_WHAT YOU WILL DO:_ Rewrite every row below, putting "stone plinth" in place of each "stone pedestal" and keeping all other text the same.

===== EXTRACTED MATERIAL

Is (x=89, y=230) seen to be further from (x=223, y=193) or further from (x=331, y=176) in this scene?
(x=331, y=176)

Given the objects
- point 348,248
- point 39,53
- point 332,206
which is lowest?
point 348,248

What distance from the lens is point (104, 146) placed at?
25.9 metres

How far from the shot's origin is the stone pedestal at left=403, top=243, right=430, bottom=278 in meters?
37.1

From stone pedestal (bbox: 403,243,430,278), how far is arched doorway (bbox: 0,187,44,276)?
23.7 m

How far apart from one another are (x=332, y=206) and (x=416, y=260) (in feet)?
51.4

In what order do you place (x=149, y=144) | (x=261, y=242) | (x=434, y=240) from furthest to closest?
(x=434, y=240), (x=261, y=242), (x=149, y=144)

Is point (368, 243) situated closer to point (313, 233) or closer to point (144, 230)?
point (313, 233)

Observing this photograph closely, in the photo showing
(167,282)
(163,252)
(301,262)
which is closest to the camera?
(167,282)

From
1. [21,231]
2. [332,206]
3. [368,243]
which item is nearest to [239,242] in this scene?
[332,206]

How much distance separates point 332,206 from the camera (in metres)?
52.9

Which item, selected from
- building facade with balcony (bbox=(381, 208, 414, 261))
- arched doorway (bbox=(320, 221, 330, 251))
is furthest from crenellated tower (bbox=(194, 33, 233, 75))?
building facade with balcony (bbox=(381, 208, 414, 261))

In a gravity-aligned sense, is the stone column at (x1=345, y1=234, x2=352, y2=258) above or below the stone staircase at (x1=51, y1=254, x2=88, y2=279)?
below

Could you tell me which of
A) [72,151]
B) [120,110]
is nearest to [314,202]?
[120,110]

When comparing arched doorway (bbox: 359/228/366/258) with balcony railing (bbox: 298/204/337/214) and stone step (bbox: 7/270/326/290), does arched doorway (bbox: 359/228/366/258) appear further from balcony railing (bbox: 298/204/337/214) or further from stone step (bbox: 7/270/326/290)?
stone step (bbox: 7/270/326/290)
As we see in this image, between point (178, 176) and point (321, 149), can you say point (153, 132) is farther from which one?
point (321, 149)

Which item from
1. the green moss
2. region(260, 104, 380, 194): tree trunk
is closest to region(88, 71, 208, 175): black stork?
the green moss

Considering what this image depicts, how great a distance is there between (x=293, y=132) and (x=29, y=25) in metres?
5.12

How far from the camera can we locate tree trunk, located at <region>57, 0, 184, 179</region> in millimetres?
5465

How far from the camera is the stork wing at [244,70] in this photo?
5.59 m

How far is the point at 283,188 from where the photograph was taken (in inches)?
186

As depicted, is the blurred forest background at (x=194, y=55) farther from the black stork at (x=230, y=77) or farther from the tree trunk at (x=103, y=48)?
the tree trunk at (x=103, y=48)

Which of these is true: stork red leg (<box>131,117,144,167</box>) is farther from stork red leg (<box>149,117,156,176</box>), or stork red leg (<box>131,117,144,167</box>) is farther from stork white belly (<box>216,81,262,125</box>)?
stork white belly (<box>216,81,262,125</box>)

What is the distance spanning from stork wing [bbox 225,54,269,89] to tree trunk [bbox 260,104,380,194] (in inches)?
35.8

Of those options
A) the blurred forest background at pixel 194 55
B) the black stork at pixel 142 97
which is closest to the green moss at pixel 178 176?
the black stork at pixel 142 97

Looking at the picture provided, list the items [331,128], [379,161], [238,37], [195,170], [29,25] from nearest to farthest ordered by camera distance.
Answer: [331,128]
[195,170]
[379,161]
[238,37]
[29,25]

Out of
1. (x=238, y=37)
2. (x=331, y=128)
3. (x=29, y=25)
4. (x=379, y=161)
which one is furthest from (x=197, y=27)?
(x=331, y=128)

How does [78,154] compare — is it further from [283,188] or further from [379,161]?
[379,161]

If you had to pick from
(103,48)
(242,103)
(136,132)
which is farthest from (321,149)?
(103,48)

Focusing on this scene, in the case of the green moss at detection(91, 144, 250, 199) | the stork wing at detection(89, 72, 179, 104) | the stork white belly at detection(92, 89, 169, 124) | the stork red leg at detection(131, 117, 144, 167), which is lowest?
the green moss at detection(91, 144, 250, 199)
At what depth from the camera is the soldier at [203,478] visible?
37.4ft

==========

_ANSWER TO THE PROBLEM:_
Is (x=89, y=230) seen to be further from (x=223, y=193) or further from (x=331, y=176) in this scene?
(x=331, y=176)

Given the objects
- point 348,248
- point 39,53
- point 332,206
which is lowest?
point 348,248

What distance from the lens is point (104, 146) placed at?
25.9 metres

How far from the shot's origin is the stone plinth at left=403, top=243, right=430, bottom=278 in meters?
37.1

From stone plinth (bbox: 403,243,430,278), how far is arched doorway (bbox: 0,187,44,276)?
23.7 m

How far apart from one another are (x=332, y=206) and (x=416, y=260) (in feet)?
51.4

In what order do you place (x=149, y=144) | (x=261, y=242) | (x=434, y=240) from furthest to closest?
(x=434, y=240), (x=261, y=242), (x=149, y=144)

Is point (368, 243) situated closer to point (313, 233) or closer to point (144, 230)?
point (313, 233)

Observing this photograph closely, in the photo showing
(167,282)
(163,252)
(301,262)
which is closest to the camera?
(167,282)

From
1. [21,231]
2. [332,206]
3. [368,243]
which item is nearest to [239,242] in this scene?
[332,206]

How much distance separates point 332,206 from the camera (in metres)?
52.9

Which item, selected from
- building facade with balcony (bbox=(381, 208, 414, 261))
- arched doorway (bbox=(320, 221, 330, 251))
is furthest from crenellated tower (bbox=(194, 33, 233, 75))?
building facade with balcony (bbox=(381, 208, 414, 261))

In a gravity-aligned sense, is the stone column at (x1=345, y1=234, x2=352, y2=258) above or below the stone staircase at (x1=51, y1=254, x2=88, y2=279)?
below

Could you tell me which of
A) [72,151]
B) [120,110]
is nearest to [314,202]?
[120,110]

When comparing arched doorway (bbox: 359/228/366/258) with balcony railing (bbox: 298/204/337/214) and stone step (bbox: 7/270/326/290), does arched doorway (bbox: 359/228/366/258) appear further from balcony railing (bbox: 298/204/337/214) or further from stone step (bbox: 7/270/326/290)?
stone step (bbox: 7/270/326/290)
As we see in this image, between point (178, 176) and point (321, 149), can you say point (153, 132) is farther from which one?
point (321, 149)

Which item from
1. the green moss
2. region(260, 104, 380, 194): tree trunk
is closest to region(88, 71, 208, 175): black stork?
the green moss

Considering what this image depicts, how great a distance is there between (x=293, y=132) and (x=29, y=25) in metres?
5.12

How far from the camera can we locate tree trunk, located at <region>57, 0, 184, 179</region> in millimetres?
5465

How far from the camera is the stork wing at [244,70] in this photo?
5.59 m

How far is the point at 283,188 from where the photograph was taken (in inches)?
186

As depicted, is the blurred forest background at (x=194, y=55) farther from the black stork at (x=230, y=77) or farther from the tree trunk at (x=103, y=48)?
the tree trunk at (x=103, y=48)

Which of these is true: stork red leg (<box>131,117,144,167</box>) is farther from stork red leg (<box>149,117,156,176</box>), or stork red leg (<box>131,117,144,167</box>) is farther from stork white belly (<box>216,81,262,125</box>)?
stork white belly (<box>216,81,262,125</box>)

What is the distance spanning from stork wing [bbox 225,54,269,89] to tree trunk [bbox 260,104,380,194] (in inches)?
35.8

Of those options
A) the blurred forest background at pixel 194 55
B) the black stork at pixel 142 97
which is closest to the green moss at pixel 178 176?
the black stork at pixel 142 97

Looking at the picture provided, list the items [331,128], [379,161], [238,37], [195,170], [29,25] from nearest to farthest ordered by camera distance.
Answer: [331,128]
[195,170]
[379,161]
[238,37]
[29,25]

Out of
1. (x=238, y=37)
2. (x=331, y=128)
3. (x=29, y=25)
4. (x=379, y=161)
which one is furthest from (x=197, y=27)?
(x=331, y=128)

How does [78,154] compare — is it further from [283,188] or further from [379,161]?
[379,161]

If you had to pick from
(103,48)
(242,103)
(136,132)
which is farthest from (321,149)?
(103,48)

Focusing on this scene, in the case of the green moss at detection(91, 144, 250, 199) | the stork wing at detection(89, 72, 179, 104) | the stork white belly at detection(92, 89, 169, 124) | the stork red leg at detection(131, 117, 144, 167), which is lowest?
the green moss at detection(91, 144, 250, 199)
At what depth from the camera is the soldier at [203,478] visible?
37.4ft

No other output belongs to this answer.